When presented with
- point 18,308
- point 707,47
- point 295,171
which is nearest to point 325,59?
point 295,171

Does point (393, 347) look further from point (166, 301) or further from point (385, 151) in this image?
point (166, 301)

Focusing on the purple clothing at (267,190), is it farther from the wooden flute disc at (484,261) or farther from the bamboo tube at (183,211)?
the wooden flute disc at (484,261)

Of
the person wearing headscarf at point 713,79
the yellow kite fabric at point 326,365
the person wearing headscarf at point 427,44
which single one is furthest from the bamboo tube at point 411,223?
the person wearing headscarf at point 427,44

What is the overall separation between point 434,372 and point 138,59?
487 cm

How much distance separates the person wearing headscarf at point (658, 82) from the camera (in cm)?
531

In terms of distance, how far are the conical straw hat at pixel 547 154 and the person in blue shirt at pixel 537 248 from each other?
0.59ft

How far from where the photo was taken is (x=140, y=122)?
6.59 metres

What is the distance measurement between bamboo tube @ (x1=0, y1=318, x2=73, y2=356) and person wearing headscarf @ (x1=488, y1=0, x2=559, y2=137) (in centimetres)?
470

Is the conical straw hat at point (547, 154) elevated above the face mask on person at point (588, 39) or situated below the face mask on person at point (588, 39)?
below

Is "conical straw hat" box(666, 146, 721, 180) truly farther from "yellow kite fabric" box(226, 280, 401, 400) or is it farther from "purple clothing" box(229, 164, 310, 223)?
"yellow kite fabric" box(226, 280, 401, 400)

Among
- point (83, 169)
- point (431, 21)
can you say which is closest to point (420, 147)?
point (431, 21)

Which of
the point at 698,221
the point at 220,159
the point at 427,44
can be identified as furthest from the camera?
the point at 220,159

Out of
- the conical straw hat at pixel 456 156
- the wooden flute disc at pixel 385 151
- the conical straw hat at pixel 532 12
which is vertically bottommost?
######
● **Stated goal**: Could you copy all of the rows above verbatim, keeping every character and line as it is?

● **The reply**:
When presented with
- point 18,308
- point 707,47
- point 295,171
which is nearest to point 325,59?
point 295,171

Does point (393, 347) look further from point (166, 301) or further from point (385, 151) in this image?
point (166, 301)

Focusing on the purple clothing at (267,190), is it farther from the wooden flute disc at (484,261) or farther from the bamboo tube at (183,211)?
the wooden flute disc at (484,261)

Of
the person wearing headscarf at point 713,79
the yellow kite fabric at point 326,365
the person wearing headscarf at point 427,44
which single one is furthest from the bamboo tube at point 411,223?
the person wearing headscarf at point 427,44

What is the overall separation between point 434,372 and point 138,59?
487 cm

How much distance separates the person wearing headscarf at point (658, 82) from the camera (in cm)?
531

In terms of distance, how far are the conical straw hat at pixel 547 154 and the person in blue shirt at pixel 537 248 from each other?
0.59ft

How far from where the photo was taken is (x=140, y=122)?
6.59 metres

What is the distance measurement between bamboo tube @ (x1=0, y1=318, x2=73, y2=356) and person wearing headscarf @ (x1=488, y1=0, x2=559, y2=137) (in centimetres)?
470

Is the conical straw hat at point (547, 154) elevated above the face mask on person at point (588, 39) or situated below the face mask on person at point (588, 39)?
below

Is "conical straw hat" box(666, 146, 721, 180) truly farther from "yellow kite fabric" box(226, 280, 401, 400) or is it farther from "purple clothing" box(229, 164, 310, 223)?
"yellow kite fabric" box(226, 280, 401, 400)

Among
- point (83, 169)
- point (431, 21)
can you say which is closest to point (420, 147)?
point (431, 21)

Which of
the point at 698,221
the point at 220,159
the point at 427,44
can be identified as furthest from the camera?
the point at 220,159

Out of
- the conical straw hat at pixel 456 156
- the wooden flute disc at pixel 385 151
- the conical straw hat at pixel 532 12
which is vertically bottommost?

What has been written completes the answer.